Exercise requirements:
A - Using the article about the acting sheriff's arrest, decide whether each statement agrees with it, answering yes or no and quoting the words that decide it: (i) Hunter served as a Marine infantryman in the Vietnam War. (ii) Hunter pleaded not guilty to the cocaine charge. (iii) The vial and spoon were introduced at an evidentiary hearing.
B - According to the article about the acting sheriff's arrest, in what year was Hunter arrested for cocaine possession?
C - Copy the passage of the article about the acting sheriff's arrest from "He Seeks To" to "possession in 1977.".

He Seeks To Address Likely Campaign Issue

Seeking to defuse a potential campaign bombshell, acting Orleans Parish
Criminal Sheriff William Bill Hunter confirmed Friday he was arrested for
cocaine possession in 1977.

Hunter, who was a Marine infantryman in the Vietnam War, said the
lapse resulted from the confusion and post-traumatic stress that
enveloped him upon his return to civilian life.

I allowed myself to be in bad company although I did not personally
use drugs, he said. I found myself in a situation where the police
could suspect that I was involved. It was a terrible experience.

He pleaded guilty to the charge, but the Louisiana Supreme Court
eventually reversed the plea and the case was dropped. The incident
arose after two police officers stopped Hunter and one of them
allegedly felt in his pocket a small vial and a miniature spoon,
common accouterments of cocaine use, according to court records.
However, neither the vial nor the spoon were ever introduced at an
evidentiary hearing, the Supreme Court noted in tossing out the case.

Dataset content:
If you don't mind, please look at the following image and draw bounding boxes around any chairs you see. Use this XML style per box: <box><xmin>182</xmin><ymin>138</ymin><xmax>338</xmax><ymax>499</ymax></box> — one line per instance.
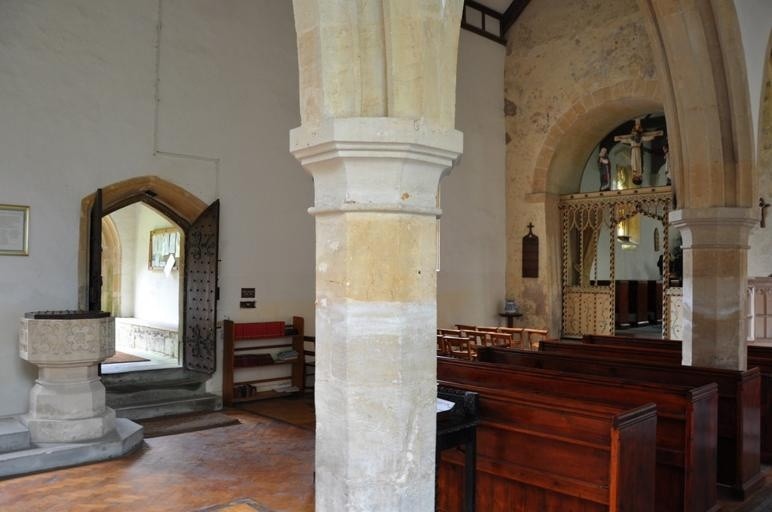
<box><xmin>436</xmin><ymin>320</ymin><xmax>547</xmax><ymax>358</ymax></box>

Exercise responses:
A -
(i) Yes: "who was a Marine infantryman in the Vietnam War"
(ii) No: "He pleaded guilty to the charge"
(iii) No: "neither the vial nor the spoon were ever introduced at an evidentiary hearing"

B - He was arrested in 1977.

C -
He Seeks To Address Likely Campaign Issue

Seeking to defuse a potential campaign bombshell, acting Orleans Parish
Criminal Sheriff William Bill Hunter confirmed Friday he was arrested for
cocaine possession in 1977.